TASK TO COMPLETE: Continue the article on top NFL officiating moments of the 2010s, picking up right after its last sentence.

DOCUMENT EXCERPT:
-----
From the highlights to the lowlights, the past decade has been full of news, advancements, and controversies in the world of NFL officiating. We live in a very different world we lived in just ten years ago. Without further ado, from the game-changing calls to the broken glass-ceilings, and from the controversial moments to the career achievements, Football Zebras presents this three-part series showcasing the top officiating moments of the 2010s.
Referee Walt Coleman joins the 30 Club (2018)
In 2018, referee Walt Coleman became only the seventh official in NFL history to work 30 or more seasons. Hired in 1989 at the line judge position by head of officiating Art McNally, Coleman was promoted to referee in 1995 when the league expanded to 30 teams. Coleman is perhaps most well-known for his assignment to the 2001 AFC Divisional Playoff — the Tuck Rule Game — between the Oakland Raiders and New England Patriots. Late in the fourth quarter, Coleman reversed what would likely have been a game-sealing fumble recovery by the Raiders to an incomplete pass by the Patriots, at the foundation of the New England dynasty. As a result, he did not officiate a Raiders game in the 261 games he has worked since.
-----
Collection entries
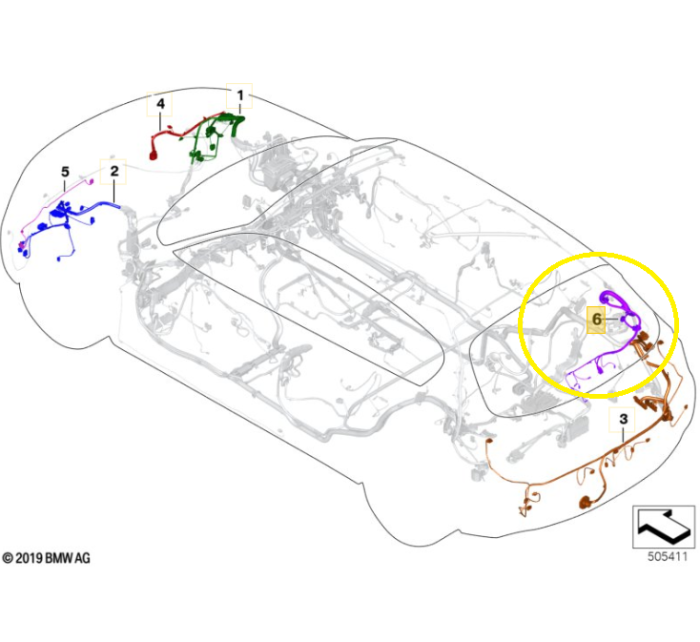 4
1
5
2
6
3
© 2019 BMW AG
505411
-----
EXERCISE RESPONSE:
Coleman worked 17 postseason games during his time in the NFL, which included 6 Wild Card Playoffs, 9 Divisional Playoffs, and 2 Conference Championships. An unfortunate assignment missing from Coleman’s résumé is an on-field Super Bowl assignment. All six other officials who have worked 30 or more seasons had at least three league championship games or Super Bowls under their belt, so it has perplexed us for years why he never received that call, as Coleman was more than deserving, but I digress.
Coleman’s son, Walt IV, joined the league in 2015. If one of this season’s six rookie officials were to replicate Coleman’s feat, he would be working through the 2048 season and potentially have a shot at a Super Bowl LXXXIII assignment.
Referee Bill Vinovich makes his triumphant return to the field (2012)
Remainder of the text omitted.